Page excerpt
I don't have VirtualBox handy at the moment but make sure the mouse is enabled in that too.


----------



## vermaden (Oct 8, 2010)

@bsduser35325

Try like that mate:
http://forums.freebsd.org/showthread.php?t=7956


----------



## SirDice (Oct 8, 2010)

First see if you can get the mouse working in console mode. If it works there move on to Xorg. 

On the console the mouse should work without hal/dbus. You'll only need those for Xorg (although not strictly necessary), GNOME (certainly necessary), XFCE and/or KDE.


----------



## wblock@ (Oct 8, 2010)

bsduser35325 said:
			
		

> Hi i need help, i have freebsd guest 8.1 in virtualbox host is winxp.
> 
> my mouse is microsoft optical wheel mouse usb, i have tried the utility in sysinsall, tried all options and nothing works and i have mouse enable in rc.conf file. any help will be appreciated thx.



What, exactly, doesn't work?

Have you clicked in the VirtualBox guest window?

With moused enabled in the guest, you should see a console mouse pointer.

If you want the mouse to work in xorg, install the VirtualBox guest additions, emulators/virtualbox-ose-additions.


----------

Given entries
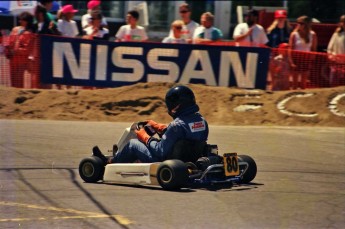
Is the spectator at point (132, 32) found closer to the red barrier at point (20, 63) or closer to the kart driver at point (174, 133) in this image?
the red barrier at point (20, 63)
* * *
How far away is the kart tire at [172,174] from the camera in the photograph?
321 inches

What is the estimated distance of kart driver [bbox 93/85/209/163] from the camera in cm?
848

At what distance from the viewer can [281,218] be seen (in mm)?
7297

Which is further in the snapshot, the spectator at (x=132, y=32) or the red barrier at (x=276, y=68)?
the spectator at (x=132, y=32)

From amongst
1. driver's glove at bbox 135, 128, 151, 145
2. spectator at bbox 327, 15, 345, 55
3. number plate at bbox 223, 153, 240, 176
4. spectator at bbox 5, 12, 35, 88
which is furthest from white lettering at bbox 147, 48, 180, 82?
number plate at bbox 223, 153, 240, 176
* * *
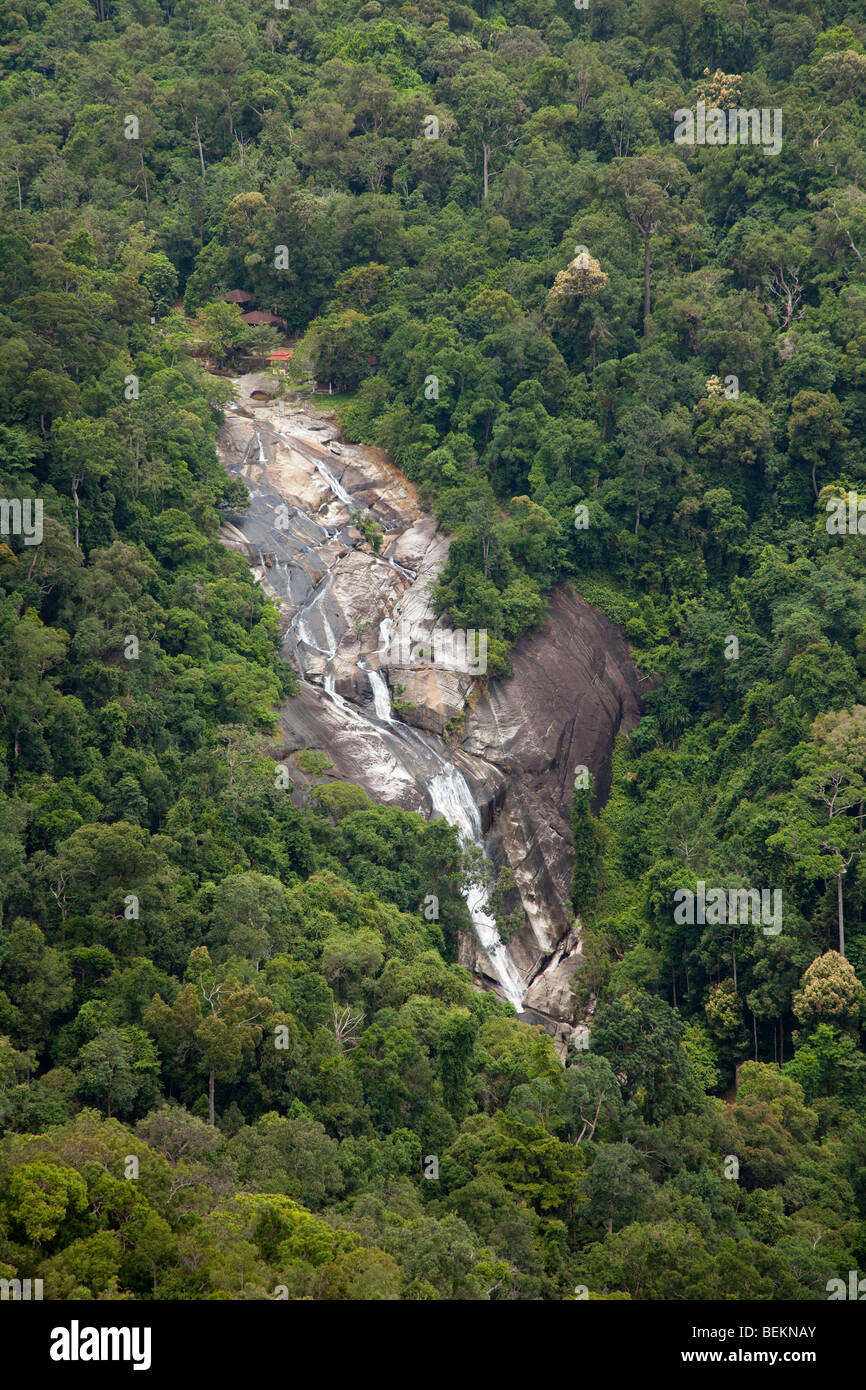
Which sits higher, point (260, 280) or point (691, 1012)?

Required tasks
[1] In the forum thread, which package is recommended for getting the mouse to work in xorg?
[2] Reproduce the stretch of the forum thread from "First see if" through "XFCE and/or KDE.".

Answers for this exercise
[1] The VirtualBox guest additions, emulators/virtualbox-ose-additions.

[2]
First see if you can get the mouse working in console mode. If it works there move on to Xorg. 

On the console the mouse should work without hal/dbus. You'll only need those for Xorg (although not strictly necessary), GNOME (certainly necessary), XFCE and/or KDE.